Saksi mata dilokasi kejadian menambahkan, didalam angkutan tersebut terdapat penumpang berjumlah 5 orang. Dari kelimanya 2 diantaranya mengalami luka cukup serius hingga harus dibawa ke RS Yakkum Purwodadi. Sementara sopir dan 3 penumpang lainnya hanya mengalami luka ringan.

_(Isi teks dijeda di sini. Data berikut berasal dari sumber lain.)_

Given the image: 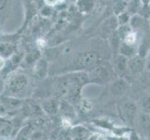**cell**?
<instances>
[{"label": "cell", "instance_id": "obj_31", "mask_svg": "<svg viewBox=\"0 0 150 140\" xmlns=\"http://www.w3.org/2000/svg\"><path fill=\"white\" fill-rule=\"evenodd\" d=\"M141 3L143 5H150V0H141Z\"/></svg>", "mask_w": 150, "mask_h": 140}, {"label": "cell", "instance_id": "obj_19", "mask_svg": "<svg viewBox=\"0 0 150 140\" xmlns=\"http://www.w3.org/2000/svg\"><path fill=\"white\" fill-rule=\"evenodd\" d=\"M143 6L141 0H129L127 4V10L132 15L138 14Z\"/></svg>", "mask_w": 150, "mask_h": 140}, {"label": "cell", "instance_id": "obj_28", "mask_svg": "<svg viewBox=\"0 0 150 140\" xmlns=\"http://www.w3.org/2000/svg\"><path fill=\"white\" fill-rule=\"evenodd\" d=\"M107 140H129L128 136H106Z\"/></svg>", "mask_w": 150, "mask_h": 140}, {"label": "cell", "instance_id": "obj_3", "mask_svg": "<svg viewBox=\"0 0 150 140\" xmlns=\"http://www.w3.org/2000/svg\"><path fill=\"white\" fill-rule=\"evenodd\" d=\"M90 83H95L99 85H105L106 83H110L116 77V73L113 69L112 65L101 63L89 72Z\"/></svg>", "mask_w": 150, "mask_h": 140}, {"label": "cell", "instance_id": "obj_34", "mask_svg": "<svg viewBox=\"0 0 150 140\" xmlns=\"http://www.w3.org/2000/svg\"><path fill=\"white\" fill-rule=\"evenodd\" d=\"M144 140H150V139H146V138H144Z\"/></svg>", "mask_w": 150, "mask_h": 140}, {"label": "cell", "instance_id": "obj_14", "mask_svg": "<svg viewBox=\"0 0 150 140\" xmlns=\"http://www.w3.org/2000/svg\"><path fill=\"white\" fill-rule=\"evenodd\" d=\"M118 26H120V24H118L117 16H112L103 22L102 25V32L105 33V35L109 37V35L112 34L114 31H116Z\"/></svg>", "mask_w": 150, "mask_h": 140}, {"label": "cell", "instance_id": "obj_6", "mask_svg": "<svg viewBox=\"0 0 150 140\" xmlns=\"http://www.w3.org/2000/svg\"><path fill=\"white\" fill-rule=\"evenodd\" d=\"M146 68V57L136 54L135 56L128 59V69L131 76L141 75Z\"/></svg>", "mask_w": 150, "mask_h": 140}, {"label": "cell", "instance_id": "obj_22", "mask_svg": "<svg viewBox=\"0 0 150 140\" xmlns=\"http://www.w3.org/2000/svg\"><path fill=\"white\" fill-rule=\"evenodd\" d=\"M137 40H138V35H137V32L135 30H132L130 31L127 36L123 39V42H125L127 44H130V45H132V46H136L137 44Z\"/></svg>", "mask_w": 150, "mask_h": 140}, {"label": "cell", "instance_id": "obj_15", "mask_svg": "<svg viewBox=\"0 0 150 140\" xmlns=\"http://www.w3.org/2000/svg\"><path fill=\"white\" fill-rule=\"evenodd\" d=\"M117 53H120L123 56L127 57L128 59H130V58H132V57L138 54V48H136L135 46L127 44V43L122 41L120 46V49H118Z\"/></svg>", "mask_w": 150, "mask_h": 140}, {"label": "cell", "instance_id": "obj_20", "mask_svg": "<svg viewBox=\"0 0 150 140\" xmlns=\"http://www.w3.org/2000/svg\"><path fill=\"white\" fill-rule=\"evenodd\" d=\"M127 4L126 0H113V10L116 16L127 10Z\"/></svg>", "mask_w": 150, "mask_h": 140}, {"label": "cell", "instance_id": "obj_8", "mask_svg": "<svg viewBox=\"0 0 150 140\" xmlns=\"http://www.w3.org/2000/svg\"><path fill=\"white\" fill-rule=\"evenodd\" d=\"M33 77L35 80H43L48 77L50 73V66H49V61L46 58H41L35 63V65L31 69Z\"/></svg>", "mask_w": 150, "mask_h": 140}, {"label": "cell", "instance_id": "obj_7", "mask_svg": "<svg viewBox=\"0 0 150 140\" xmlns=\"http://www.w3.org/2000/svg\"><path fill=\"white\" fill-rule=\"evenodd\" d=\"M112 66L117 77H122V79L127 80L126 75H131L128 69V58L120 53H117L114 57Z\"/></svg>", "mask_w": 150, "mask_h": 140}, {"label": "cell", "instance_id": "obj_12", "mask_svg": "<svg viewBox=\"0 0 150 140\" xmlns=\"http://www.w3.org/2000/svg\"><path fill=\"white\" fill-rule=\"evenodd\" d=\"M41 58V53L38 49L32 50L26 54H24L23 59L22 61L20 67L23 70L32 69L33 66L35 65V63Z\"/></svg>", "mask_w": 150, "mask_h": 140}, {"label": "cell", "instance_id": "obj_4", "mask_svg": "<svg viewBox=\"0 0 150 140\" xmlns=\"http://www.w3.org/2000/svg\"><path fill=\"white\" fill-rule=\"evenodd\" d=\"M117 112L120 120L126 124L128 127L133 128L135 126L136 118L139 113V107L136 102L131 99L121 100L117 103Z\"/></svg>", "mask_w": 150, "mask_h": 140}, {"label": "cell", "instance_id": "obj_23", "mask_svg": "<svg viewBox=\"0 0 150 140\" xmlns=\"http://www.w3.org/2000/svg\"><path fill=\"white\" fill-rule=\"evenodd\" d=\"M32 129H31V126H24L20 130V132L17 134V140H27L31 134H32Z\"/></svg>", "mask_w": 150, "mask_h": 140}, {"label": "cell", "instance_id": "obj_13", "mask_svg": "<svg viewBox=\"0 0 150 140\" xmlns=\"http://www.w3.org/2000/svg\"><path fill=\"white\" fill-rule=\"evenodd\" d=\"M91 134V131L88 128L81 125H77L71 129L70 136L72 140H88Z\"/></svg>", "mask_w": 150, "mask_h": 140}, {"label": "cell", "instance_id": "obj_32", "mask_svg": "<svg viewBox=\"0 0 150 140\" xmlns=\"http://www.w3.org/2000/svg\"><path fill=\"white\" fill-rule=\"evenodd\" d=\"M0 140H11V139H9L8 137H3L2 139H0Z\"/></svg>", "mask_w": 150, "mask_h": 140}, {"label": "cell", "instance_id": "obj_5", "mask_svg": "<svg viewBox=\"0 0 150 140\" xmlns=\"http://www.w3.org/2000/svg\"><path fill=\"white\" fill-rule=\"evenodd\" d=\"M134 128L142 137L150 139V114L139 111Z\"/></svg>", "mask_w": 150, "mask_h": 140}, {"label": "cell", "instance_id": "obj_17", "mask_svg": "<svg viewBox=\"0 0 150 140\" xmlns=\"http://www.w3.org/2000/svg\"><path fill=\"white\" fill-rule=\"evenodd\" d=\"M139 107V110L150 114V93L147 92L146 93L140 98V100L137 103Z\"/></svg>", "mask_w": 150, "mask_h": 140}, {"label": "cell", "instance_id": "obj_2", "mask_svg": "<svg viewBox=\"0 0 150 140\" xmlns=\"http://www.w3.org/2000/svg\"><path fill=\"white\" fill-rule=\"evenodd\" d=\"M101 58L95 51L86 50L76 54L71 60L69 68L66 73L75 71H88L89 72L93 67L101 64Z\"/></svg>", "mask_w": 150, "mask_h": 140}, {"label": "cell", "instance_id": "obj_9", "mask_svg": "<svg viewBox=\"0 0 150 140\" xmlns=\"http://www.w3.org/2000/svg\"><path fill=\"white\" fill-rule=\"evenodd\" d=\"M60 102H61L60 98L56 96H50L48 98H45V99H42L40 106L43 112H45L50 116H53L59 113Z\"/></svg>", "mask_w": 150, "mask_h": 140}, {"label": "cell", "instance_id": "obj_27", "mask_svg": "<svg viewBox=\"0 0 150 140\" xmlns=\"http://www.w3.org/2000/svg\"><path fill=\"white\" fill-rule=\"evenodd\" d=\"M52 12V9H51V7H48V6H45L43 9H41V15L43 16H50Z\"/></svg>", "mask_w": 150, "mask_h": 140}, {"label": "cell", "instance_id": "obj_30", "mask_svg": "<svg viewBox=\"0 0 150 140\" xmlns=\"http://www.w3.org/2000/svg\"><path fill=\"white\" fill-rule=\"evenodd\" d=\"M7 2H8V0H0V9L4 8V6L7 4Z\"/></svg>", "mask_w": 150, "mask_h": 140}, {"label": "cell", "instance_id": "obj_33", "mask_svg": "<svg viewBox=\"0 0 150 140\" xmlns=\"http://www.w3.org/2000/svg\"><path fill=\"white\" fill-rule=\"evenodd\" d=\"M147 92H148L150 93V88H149V89H147Z\"/></svg>", "mask_w": 150, "mask_h": 140}, {"label": "cell", "instance_id": "obj_1", "mask_svg": "<svg viewBox=\"0 0 150 140\" xmlns=\"http://www.w3.org/2000/svg\"><path fill=\"white\" fill-rule=\"evenodd\" d=\"M30 86V77L24 72L19 69L9 73L5 77L3 95L23 98L24 93Z\"/></svg>", "mask_w": 150, "mask_h": 140}, {"label": "cell", "instance_id": "obj_25", "mask_svg": "<svg viewBox=\"0 0 150 140\" xmlns=\"http://www.w3.org/2000/svg\"><path fill=\"white\" fill-rule=\"evenodd\" d=\"M77 6L82 11H88L93 7V1L92 0H79Z\"/></svg>", "mask_w": 150, "mask_h": 140}, {"label": "cell", "instance_id": "obj_21", "mask_svg": "<svg viewBox=\"0 0 150 140\" xmlns=\"http://www.w3.org/2000/svg\"><path fill=\"white\" fill-rule=\"evenodd\" d=\"M132 16V15L129 12L128 10H125V11H123L122 13L118 14L117 16V22H118V24H120V25L130 24Z\"/></svg>", "mask_w": 150, "mask_h": 140}, {"label": "cell", "instance_id": "obj_29", "mask_svg": "<svg viewBox=\"0 0 150 140\" xmlns=\"http://www.w3.org/2000/svg\"><path fill=\"white\" fill-rule=\"evenodd\" d=\"M6 64H7V59L0 55V72H2L4 70Z\"/></svg>", "mask_w": 150, "mask_h": 140}, {"label": "cell", "instance_id": "obj_11", "mask_svg": "<svg viewBox=\"0 0 150 140\" xmlns=\"http://www.w3.org/2000/svg\"><path fill=\"white\" fill-rule=\"evenodd\" d=\"M59 113L62 119H65V120H68L70 122H74V120H76V113L75 106L64 98L61 99Z\"/></svg>", "mask_w": 150, "mask_h": 140}, {"label": "cell", "instance_id": "obj_26", "mask_svg": "<svg viewBox=\"0 0 150 140\" xmlns=\"http://www.w3.org/2000/svg\"><path fill=\"white\" fill-rule=\"evenodd\" d=\"M128 138H129V140H144V138L142 137L135 130H132L130 133H129Z\"/></svg>", "mask_w": 150, "mask_h": 140}, {"label": "cell", "instance_id": "obj_18", "mask_svg": "<svg viewBox=\"0 0 150 140\" xmlns=\"http://www.w3.org/2000/svg\"><path fill=\"white\" fill-rule=\"evenodd\" d=\"M109 38V44L111 46L112 50H114V53H118V49H120V46L122 42V40L120 37V35H118L117 31H114V32L112 34L109 35V37H108Z\"/></svg>", "mask_w": 150, "mask_h": 140}, {"label": "cell", "instance_id": "obj_10", "mask_svg": "<svg viewBox=\"0 0 150 140\" xmlns=\"http://www.w3.org/2000/svg\"><path fill=\"white\" fill-rule=\"evenodd\" d=\"M130 84L129 81L122 77H117L109 84V92L114 97H121L125 93Z\"/></svg>", "mask_w": 150, "mask_h": 140}, {"label": "cell", "instance_id": "obj_16", "mask_svg": "<svg viewBox=\"0 0 150 140\" xmlns=\"http://www.w3.org/2000/svg\"><path fill=\"white\" fill-rule=\"evenodd\" d=\"M16 53V46L8 42V41H2L0 42V55L4 58L8 59Z\"/></svg>", "mask_w": 150, "mask_h": 140}, {"label": "cell", "instance_id": "obj_24", "mask_svg": "<svg viewBox=\"0 0 150 140\" xmlns=\"http://www.w3.org/2000/svg\"><path fill=\"white\" fill-rule=\"evenodd\" d=\"M139 80L141 83L146 86L147 89L150 88V70L146 69L141 75H139Z\"/></svg>", "mask_w": 150, "mask_h": 140}]
</instances>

"Tadi ada 2 yang parah, sudah dibawa ke Yakkum. Kalau sopir sama 3 penumpang yang lain luka ringan saja. Cuma lecet." Terang Rozi yang mengaku turut membantu mengevakuasi korban dari dalam angkutan.
Sementara itu, keterangan dari pihak kepolisian melalui Kanit Laka Satlantas Polres Grobogan Ipda Chandra mengatakan, kecelakaan tersebut diakibatkan karena pengemudi angkutan yang tidak berhati-hati.
“Beruntung tidak ada korban jiwa dalam kejadian kecelakaan tunggal tersebut. Namun 2 dari 5 penumpang harus mendapatkan perawatan di rumah sakit karena luka yang dideritanya. Ini murni kecelakaan tunggal, tidak ada korban jiwa dalam kejadian tersebut. Kami mengimbau pada pengguna jalan untuk selalu waspada dan konsentrasi saat berkendaraa. Selalu utamakan keselamatan, jangan memacu kendaraan melebihi batas,’’ Terangnya.